Selbst altgediente Juristen bei der Bundesanwaltschaft in Karlsruhe müssen lange nachdenken, wann der Begriff des Staatsgeheimnisses zuletzt bemüht wurde. Solche Ermittlungen wirken fast wie aus einer anderen Zeit. In Erinnerung geblieben sind die »Spiegel«-Affäre und die Affäre rund um das Blatt konkret und den Fall des früheren obersten bayerischen Staatsschützers Hans Langemann. 53 Jahre nach der »Spiegel«-Affäre, 33 Jahre nach den Ermittlungen gegen konkret gibt es also ein neues Verfahren.

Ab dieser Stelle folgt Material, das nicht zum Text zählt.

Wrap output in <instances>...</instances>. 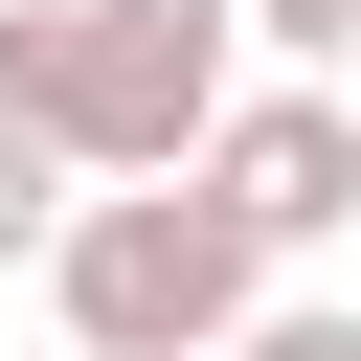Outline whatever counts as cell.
I'll use <instances>...</instances> for the list:
<instances>
[{
    "label": "cell",
    "instance_id": "cell-1",
    "mask_svg": "<svg viewBox=\"0 0 361 361\" xmlns=\"http://www.w3.org/2000/svg\"><path fill=\"white\" fill-rule=\"evenodd\" d=\"M226 90H248V23L226 0H0V113L68 180H158Z\"/></svg>",
    "mask_w": 361,
    "mask_h": 361
},
{
    "label": "cell",
    "instance_id": "cell-2",
    "mask_svg": "<svg viewBox=\"0 0 361 361\" xmlns=\"http://www.w3.org/2000/svg\"><path fill=\"white\" fill-rule=\"evenodd\" d=\"M45 271V316H68V361H203L248 293H271V248L158 158V180H68V226L23 248Z\"/></svg>",
    "mask_w": 361,
    "mask_h": 361
},
{
    "label": "cell",
    "instance_id": "cell-3",
    "mask_svg": "<svg viewBox=\"0 0 361 361\" xmlns=\"http://www.w3.org/2000/svg\"><path fill=\"white\" fill-rule=\"evenodd\" d=\"M180 180L293 271V248H338V226H361V90H338V68H271V90H226V113L180 135Z\"/></svg>",
    "mask_w": 361,
    "mask_h": 361
},
{
    "label": "cell",
    "instance_id": "cell-4",
    "mask_svg": "<svg viewBox=\"0 0 361 361\" xmlns=\"http://www.w3.org/2000/svg\"><path fill=\"white\" fill-rule=\"evenodd\" d=\"M203 361H361V316H338V293H248Z\"/></svg>",
    "mask_w": 361,
    "mask_h": 361
},
{
    "label": "cell",
    "instance_id": "cell-5",
    "mask_svg": "<svg viewBox=\"0 0 361 361\" xmlns=\"http://www.w3.org/2000/svg\"><path fill=\"white\" fill-rule=\"evenodd\" d=\"M226 23H248L271 68H361V0H226Z\"/></svg>",
    "mask_w": 361,
    "mask_h": 361
},
{
    "label": "cell",
    "instance_id": "cell-6",
    "mask_svg": "<svg viewBox=\"0 0 361 361\" xmlns=\"http://www.w3.org/2000/svg\"><path fill=\"white\" fill-rule=\"evenodd\" d=\"M45 226H68V158H45V135H23V113H0V271H23V248H45Z\"/></svg>",
    "mask_w": 361,
    "mask_h": 361
},
{
    "label": "cell",
    "instance_id": "cell-7",
    "mask_svg": "<svg viewBox=\"0 0 361 361\" xmlns=\"http://www.w3.org/2000/svg\"><path fill=\"white\" fill-rule=\"evenodd\" d=\"M338 90H361V68H338Z\"/></svg>",
    "mask_w": 361,
    "mask_h": 361
}]
</instances>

Auch die Berliner »Tageszeitung« hat was gerochen:

Nicht nur der »Spiegel« und »Netzpolitik « mussten Ermittlungen wegen Landesverrats ertragen. Gegen Journalisten von konkret wurde 1982 wegen ganz ähnlicher Delikte ermittelt … Dr. Hans Langemann arbeitete von 1957 bis 1970 als Agentenführer für den Bundesnachrichtendienst (BND) … Im März 1982 brachte konkret den Report »Operation Eva – ein BND-Agent enthüllt Geheimdienstskandale « … Im Januar 83 führte die Bundesanwaltschaft bei Bissinger, Staupe und bei konkret dann doch Durchsuchungen durch … Bei der Durchsuchung nahmen die Fahnder auch »Zufallsfunde« mit, etwa ein Nato-Papier über Gegenmaßnahmen bei einem sowjetischen Atomschlag … Im September 82 stellte die Bundesanwaltschaft das Ermittlungsverfahren gegen Staupe und Bissinger ein. Viel Solidarität hatte konkret zwischenzeitlich nicht erhalten.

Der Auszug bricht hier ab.